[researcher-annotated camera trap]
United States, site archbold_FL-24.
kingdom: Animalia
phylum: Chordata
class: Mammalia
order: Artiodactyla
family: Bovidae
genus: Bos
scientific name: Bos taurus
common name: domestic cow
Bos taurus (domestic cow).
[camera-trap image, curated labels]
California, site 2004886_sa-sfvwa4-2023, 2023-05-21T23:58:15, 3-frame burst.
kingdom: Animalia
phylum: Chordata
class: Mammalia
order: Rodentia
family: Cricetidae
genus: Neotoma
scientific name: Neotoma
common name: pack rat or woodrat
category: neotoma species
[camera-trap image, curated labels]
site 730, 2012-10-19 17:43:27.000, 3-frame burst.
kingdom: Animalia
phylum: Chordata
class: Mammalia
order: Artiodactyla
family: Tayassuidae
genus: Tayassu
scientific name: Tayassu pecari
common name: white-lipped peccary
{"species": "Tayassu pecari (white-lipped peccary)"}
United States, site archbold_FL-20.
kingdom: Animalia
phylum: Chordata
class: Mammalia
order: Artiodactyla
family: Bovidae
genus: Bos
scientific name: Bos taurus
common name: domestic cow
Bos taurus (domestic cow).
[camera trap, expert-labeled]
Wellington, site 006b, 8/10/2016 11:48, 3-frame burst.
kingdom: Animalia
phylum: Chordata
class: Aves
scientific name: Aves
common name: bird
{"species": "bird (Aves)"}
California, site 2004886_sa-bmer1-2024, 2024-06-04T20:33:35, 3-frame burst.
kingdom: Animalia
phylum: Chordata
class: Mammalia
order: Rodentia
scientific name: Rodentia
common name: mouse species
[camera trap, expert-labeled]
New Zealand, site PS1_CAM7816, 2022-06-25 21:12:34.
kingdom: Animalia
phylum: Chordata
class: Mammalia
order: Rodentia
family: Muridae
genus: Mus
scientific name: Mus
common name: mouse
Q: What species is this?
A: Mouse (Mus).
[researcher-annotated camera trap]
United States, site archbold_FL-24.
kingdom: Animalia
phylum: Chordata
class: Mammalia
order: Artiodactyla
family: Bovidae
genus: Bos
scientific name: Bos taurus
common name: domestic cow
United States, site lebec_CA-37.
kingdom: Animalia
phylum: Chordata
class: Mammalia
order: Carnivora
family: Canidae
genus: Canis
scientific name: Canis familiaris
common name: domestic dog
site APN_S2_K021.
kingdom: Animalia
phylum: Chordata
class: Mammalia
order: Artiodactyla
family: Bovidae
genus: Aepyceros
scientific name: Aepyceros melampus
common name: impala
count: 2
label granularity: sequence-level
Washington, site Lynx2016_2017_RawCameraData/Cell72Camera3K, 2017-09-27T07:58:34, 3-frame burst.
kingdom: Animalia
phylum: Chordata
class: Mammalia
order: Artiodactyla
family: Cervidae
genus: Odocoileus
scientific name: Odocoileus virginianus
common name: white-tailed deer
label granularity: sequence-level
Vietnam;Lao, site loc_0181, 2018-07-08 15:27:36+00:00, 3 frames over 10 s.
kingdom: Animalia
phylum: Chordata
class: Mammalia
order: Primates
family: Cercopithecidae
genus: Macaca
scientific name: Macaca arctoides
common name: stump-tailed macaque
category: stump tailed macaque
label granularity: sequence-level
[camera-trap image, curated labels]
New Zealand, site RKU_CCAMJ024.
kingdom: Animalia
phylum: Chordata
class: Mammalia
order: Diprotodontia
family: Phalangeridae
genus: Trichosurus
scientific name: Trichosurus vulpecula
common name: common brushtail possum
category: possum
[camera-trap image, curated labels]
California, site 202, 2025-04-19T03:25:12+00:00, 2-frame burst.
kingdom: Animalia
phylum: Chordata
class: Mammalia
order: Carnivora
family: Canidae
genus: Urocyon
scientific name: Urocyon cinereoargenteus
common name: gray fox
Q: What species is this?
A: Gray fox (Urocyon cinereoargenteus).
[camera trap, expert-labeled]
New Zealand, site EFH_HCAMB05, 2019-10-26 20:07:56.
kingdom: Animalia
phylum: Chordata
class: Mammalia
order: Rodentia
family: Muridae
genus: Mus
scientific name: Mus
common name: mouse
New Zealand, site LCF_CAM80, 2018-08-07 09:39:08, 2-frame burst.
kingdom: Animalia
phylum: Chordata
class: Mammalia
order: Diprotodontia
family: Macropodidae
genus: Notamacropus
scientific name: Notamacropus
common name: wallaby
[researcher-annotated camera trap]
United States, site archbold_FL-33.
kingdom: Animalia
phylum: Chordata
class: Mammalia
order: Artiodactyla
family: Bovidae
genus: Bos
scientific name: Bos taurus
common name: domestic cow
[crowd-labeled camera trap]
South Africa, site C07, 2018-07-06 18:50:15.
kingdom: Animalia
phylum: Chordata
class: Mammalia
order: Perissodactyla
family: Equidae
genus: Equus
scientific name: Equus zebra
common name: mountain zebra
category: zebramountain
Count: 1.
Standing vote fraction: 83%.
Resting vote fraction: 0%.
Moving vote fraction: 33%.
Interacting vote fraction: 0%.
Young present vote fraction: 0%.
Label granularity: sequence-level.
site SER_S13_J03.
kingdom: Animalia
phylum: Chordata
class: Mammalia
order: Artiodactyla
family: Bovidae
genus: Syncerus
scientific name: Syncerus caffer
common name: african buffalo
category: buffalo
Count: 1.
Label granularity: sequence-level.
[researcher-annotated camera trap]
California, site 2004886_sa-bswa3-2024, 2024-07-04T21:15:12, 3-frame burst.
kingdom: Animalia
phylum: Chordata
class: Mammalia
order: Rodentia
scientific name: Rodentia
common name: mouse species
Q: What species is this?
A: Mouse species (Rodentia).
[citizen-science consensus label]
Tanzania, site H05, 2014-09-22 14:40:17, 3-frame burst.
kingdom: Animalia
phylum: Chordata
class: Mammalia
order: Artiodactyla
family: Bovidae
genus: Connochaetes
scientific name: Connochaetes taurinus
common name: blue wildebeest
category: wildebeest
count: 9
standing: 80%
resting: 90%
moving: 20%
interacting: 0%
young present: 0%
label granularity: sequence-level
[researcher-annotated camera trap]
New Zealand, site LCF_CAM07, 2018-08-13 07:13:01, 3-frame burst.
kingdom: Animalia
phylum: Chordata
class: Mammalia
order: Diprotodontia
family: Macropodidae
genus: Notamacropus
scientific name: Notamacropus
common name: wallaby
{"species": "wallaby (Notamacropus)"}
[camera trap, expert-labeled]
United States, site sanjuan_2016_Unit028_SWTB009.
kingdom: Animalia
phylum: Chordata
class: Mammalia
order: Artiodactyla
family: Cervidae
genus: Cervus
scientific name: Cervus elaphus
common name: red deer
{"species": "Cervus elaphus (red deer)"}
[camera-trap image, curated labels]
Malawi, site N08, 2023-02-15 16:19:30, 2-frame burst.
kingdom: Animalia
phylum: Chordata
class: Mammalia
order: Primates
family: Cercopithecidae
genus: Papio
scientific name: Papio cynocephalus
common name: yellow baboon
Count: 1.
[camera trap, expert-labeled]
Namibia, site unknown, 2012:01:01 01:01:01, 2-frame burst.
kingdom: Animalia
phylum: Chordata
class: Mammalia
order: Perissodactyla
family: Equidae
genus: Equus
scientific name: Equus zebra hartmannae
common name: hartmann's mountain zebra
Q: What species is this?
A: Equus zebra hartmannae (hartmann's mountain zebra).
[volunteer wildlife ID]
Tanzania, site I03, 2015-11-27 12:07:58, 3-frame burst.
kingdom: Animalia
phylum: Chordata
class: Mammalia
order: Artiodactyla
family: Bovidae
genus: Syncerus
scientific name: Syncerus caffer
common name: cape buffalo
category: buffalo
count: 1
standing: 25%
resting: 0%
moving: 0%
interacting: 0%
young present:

--------------------------------------------------

For this task, please set down every entry exactly, with no line left out.

[researcher-annotated camera trap]
United States, site archbold_FL-24.
kingdom: Animalia
phylum: Chordata
class: Mammalia
order: Artiodactyla
family: Bovidae
genus: Bos
scientific name: Bos taurus
common name: domestic cow
Bos taurus (domestic cow).
[camera-trap image, curated labels]
California, site 2004886_sa-sfvwa4-2023, 2023-05-21T23:58:15, 3-frame burst.
kingdom: Animalia
phylum: Chordata
class: Mammalia
order: Rodentia
family: Cricetidae
genus: Neotoma
scientific name: Neotoma
common name: pack rat or woodrat
category: neotoma species
[camera-trap image, curated labels]
site 730, 2012-10-19 17:43:27.000, 3-frame burst.
kingdom: Animalia
phylum: Chordata
class: Mammalia
order: Artiodactyla
family: Tayassuidae
genus: Tayassu
scientific name: Tayassu pecari
common name: white-lipped peccary
{"species": "Tayassu pecari (white-lipped peccary)"}
United States, site archbold_FL-20.
kingdom: Animalia
phylum: Chordata
class: Mammalia
order: Artiodactyla
family: Bovidae
genus: Bos
scientific name: Bos taurus
common name: domestic cow
Bos taurus (domestic cow).
[camera trap, expert-labeled]
Wellington, site 006b, 8/10/2016 11:48, 3-frame burst.
kingdom: Animalia
phylum: Chordata
class: Aves
scientific name: Aves
common name: bird
{"species": "bird (Aves)"}
California, site 2004886_sa-bmer1-2024, 2024-06-04T20:33:35, 3-frame burst.
kingdom: Animalia
phylum: Chordata
class: Mammalia
order: Rodentia
scientific name: Rodentia
common name: mouse species
[camera trap, expert-labeled]
New Zealand, site PS1_CAM7816, 2022-06-25 21:12:34.
kingdom: Animalia
phylum: Chordata
class: Mammalia
order: Rodentia
family: Muridae
genus: Mus
scientific name: Mus
common name: mouse
Q: What species is this?
A: Mouse (Mus).
[researcher-annotated camera trap]
United States, site archbold_FL-24.
kingdom: Animalia
phylum: Chordata
class: Mammalia
order: Artiodactyla
family: Bovidae
genus: Bos
scientific name: Bos taurus
common name: domestic cow
United States, site lebec_CA-37.
kingdom: Animalia
phylum: Chordata
class: Mammalia
order: Carnivora
family: Canidae
genus: Canis
scientific name: Canis familiaris
common name: domestic dog
site APN_S2_K021.
kingdom: Animalia
phylum: Chordata
class: Mammalia
order: Artiodactyla
family: Bovidae
genus: Aepyceros
scientific name: Aepyceros melampus
common name: impala
count: 2
label granularity: sequence-level
Washington, site Lynx2016_2017_RawCameraData/Cell72Camera3K, 2017-09-27T07:58:34, 3-frame burst.
kingdom: Animalia
phylum: Chordata
class: Mammalia
order: Artiodactyla
family: Cervidae
genus: Odocoileus
scientific name: Odocoileus virginianus
common name: white-tailed deer
label granularity: sequence-level
Vietnam;Lao, site loc_0181, 2018-07-08 15:27:36+00:00, 3 frames over 10 s.
kingdom: Animalia
phylum: Chordata
class: Mammalia
order: Primates
family: Cercopithecidae
genus: Macaca
scientific name: Macaca arctoides
common name: stump-tailed macaque
category: stump tailed macaque
label granularity: sequence-level
[camera-trap image, curated labels]
New Zealand, site RKU_CCAMJ024.
kingdom: Animalia
phylum: Chordata
class: Mammalia
order: Diprotodontia
family: Phalangeridae
genus: Trichosurus
scientific name: Trichosurus vulpecula
common name: common brushtail possum
category: possum
[camera-trap image, curated labels]
California, site 202, 2025-04-19T03:25:12+00:00, 2-frame burst.
kingdom: Animalia
phylum: Chordata
class: Mammalia
order: Carnivora
family: Canidae
genus: Urocyon
scientific name: Urocyon cinereoargenteus
common name: gray fox
Q: What species is this?
A: Gray fox (Urocyon cinereoargenteus).
[camera trap, expert-labeled]
New Zealand, site EFH_HCAMB05, 2019-10-26 20:07:56.
kingdom: Animalia
phylum: Chordata
class: Mammalia
order: Rodentia
family: Muridae
genus: Mus
scientific name: Mus
common name: mouse
New Zealand, site LCF_CAM80, 2018-08-07 09:39:08, 2-frame burst.
kingdom: Animalia
phylum: Chordata
class: Mammalia
order: Diprotodontia
family: Macropodidae
genus: Notamacropus
scientific name: Notamacropus
common name: wallaby
[researcher-annotated camera trap]
United States, site archbold_FL-33.
kingdom: Animalia
phylum: Chordata
class: Mammalia
order: Artiodactyla
family: Bovidae
genus: Bos
scientific name: Bos taurus
common name: domestic cow
[crowd-labeled camera trap]
South Africa, site C07, 2018-07-06 18:50:15.
kingdom: Animalia
phylum: Chordata
class: Mammalia
order: Perissodactyla
family: Equidae
genus: Equus
scientific name: Equus zebra
common name: mountain zebra
category: zebramountain
Count: 1.
Standing vote fraction: 83%.
Resting vote fraction: 0%.
Moving vote fraction: 33%.
Interacting vote fraction: 0%.
Young present vote fraction: 0%.
Label granularity: sequence-level.
site SER_S13_J03.
kingdom: Animalia
phylum: Chordata
class: Mammalia
order: Artiodactyla
family: Bovidae
genus: Syncerus
scientific name: Syncerus caffer
common name: african buffalo
category: buffalo
Count: 1.
Label granularity: sequence-level.
[researcher-annotated camera trap]
California, site 2004886_sa-bswa3-2024, 2024-07-04T21:15:12, 3-frame burst.
kingdom: Animalia
phylum: Chordata
class: Mammalia
order: Rodentia
scientific name: Rodentia
common name: mouse species
Q: What species is this?
A: Mouse species (Rodentia).
[citizen-science consensus label]
Tanzania, site H05, 2014-09-22 14:40:17, 3-frame burst.
kingdom: Animalia
phylum: Chordata
class: Mammalia
order: Artiodactyla
family: Bovidae
genus: Connochaetes
scientific name: Connochaetes taurinus
common name: blue wildebeest
category: wildebeest
count: 9
standing: 80%
resting: 90%
moving: 20%
interacting: 0%
young present: 0%
label granularity: sequence-level
[researcher-annotated camera trap]
New Zealand, site LCF_CAM07, 2018-08-13 07:13:01, 3-frame burst.
kingdom: Animalia
phylum: Chordata
class: Mammalia
order: Diprotodontia
family: Macropodidae
genus: Notamacropus
scientific name: Notamacropus
common name: wallaby
{"species": "wallaby (Notamacropus)"}
[camera trap, expert-labeled]
United States, site sanjuan_2016_Unit028_SWTB009.
kingdom: Animalia
phylum: Chordata
class: Mammalia
order: Artiodactyla
family: Cervidae
genus: Cervus
scientific name: Cervus elaphus
common name: red deer
{"species": "Cervus elaphus (red deer)"}
[camera-trap image, curated labels]
Malawi, site N08, 2023-02-15 16:19:30, 2-frame burst.
kingdom: Animalia
phylum: Chordata
class: Mammalia
order: Primates
family: Cercopithecidae
genus: Papio
scientific name: Papio cynocephalus
common name: yellow baboon
Count: 1.
[camera trap, expert-labeled]
Namibia, site unknown, 2012:01:01 01:01:01, 2-frame burst.
kingdom: Animalia
phylum: Chordata
class: Mammalia
order: Perissodactyla
family: Equidae
genus: Equus
scientific name: Equus zebra hartmannae
common name: hartmann's mountain zebra
Q: What species is this?
A: Equus zebra hartmannae (hartmann's mountain zebra).
[volunteer wildlife ID]
Tanzania, site I03, 2015-11-27 12:07:58, 3-frame burst.
kingdom: Animalia
phylum: Chordata
class: Mammalia
order: Artiodactyla
family: Bovidae
genus: Syncerus
scientific name: Syncerus caffer
common name: cape buffalo
category: buffalo
count: 1
standing: 25%
resting: 0%
moving: 0%
interacting: 0%
young present:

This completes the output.